***** Extrait *****

L’éloge funèbre laisse entendre dans les lignes qui suivent que Burmeister a pu apparaître comme un enseignant sévère et austère, mais que cela était ô combien nécessaire face à une jeunesse insolente et indisciplinée, qui s’égare si facilement… Il a donc enduré son épreuve spartiate jusqu’à son dernier souffle – c’est la formule même du texte. Burmeister s’est tué à enseigner. Plus sérieusement : conformément à une représentation très répandue à l’époque, Burmeister est dépeint comme l’enseignant de rang secondaire qui accomplit avec un courage héroïque des tâches épuisantes et pour partie ingrates, dans des conditions difficiles.

*****

=== Consigne A ===
Restituez le passage du texte sur l'éloge funèbre de Burmeister qui va de « L’éloge funèbre laisse » jusqu'à « des conditions difficiles. » inclus.
=== Consigne B ===
Reprenez le texte sur l'éloge funèbre de Burmeister à la suite de sa dernière phrase et prolongez-le.

***** Extrait de données *****

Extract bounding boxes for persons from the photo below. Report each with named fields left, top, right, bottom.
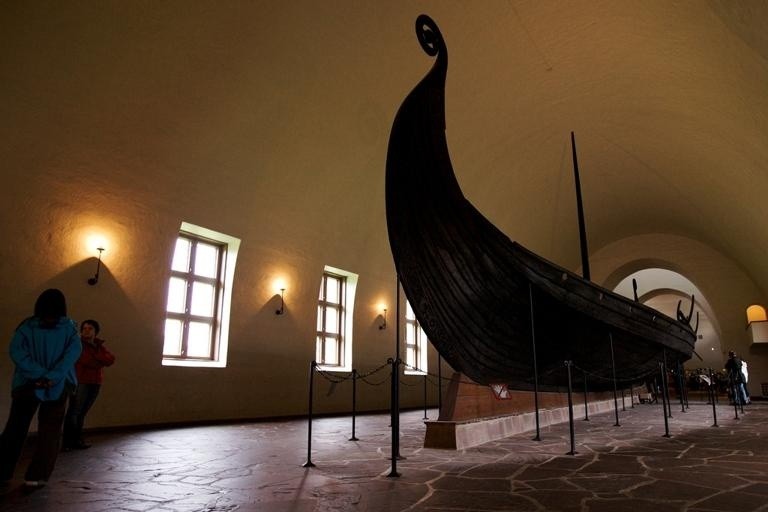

*****

=== Réponse attendue A ===
L’éloge funèbre laisse entendre dans les lignes qui suivent que Burmeister a pu apparaître comme un enseignant sévère et austère, mais que cela était ô combien nécessaire face à une jeunesse insolente et indisciplinée, qui s’égare si facilement… Il a donc enduré son épreuve spartiate jusqu’à son dernier souffle – c’est la formule même du texte. Burmeister s’est tué à enseigner. Plus sérieusement : conformément à une représentation très répandue à l’époque, Burmeister est dépeint comme l’enseignant de rang secondaire qui accomplit avec un courage héroïque des tâches épuisantes et pour partie ingrates, dans des conditions difficiles.

=== Réponse attendue B ===
Défense et illustration de la musique poétique

Les ouvrages de Burmeister ont marqué la naissance de la « rhétorique musicale » à proprement parler. Dans ces textes, le théoricien a élaboré puis constamment remanié une approche de la musique fondée sur une référence continue à l’art oratoire hérité des Anciens. Or la question est tout d’abord de savoir pourquoi et comment Burmeister s’est engagé dans cette entreprise si particulière. Son double intérêt pour les lettres humanistes et la musique y est pour beaucoup. Mais c’est aussi le contexte de Rostock qui a engendré cette entreprise.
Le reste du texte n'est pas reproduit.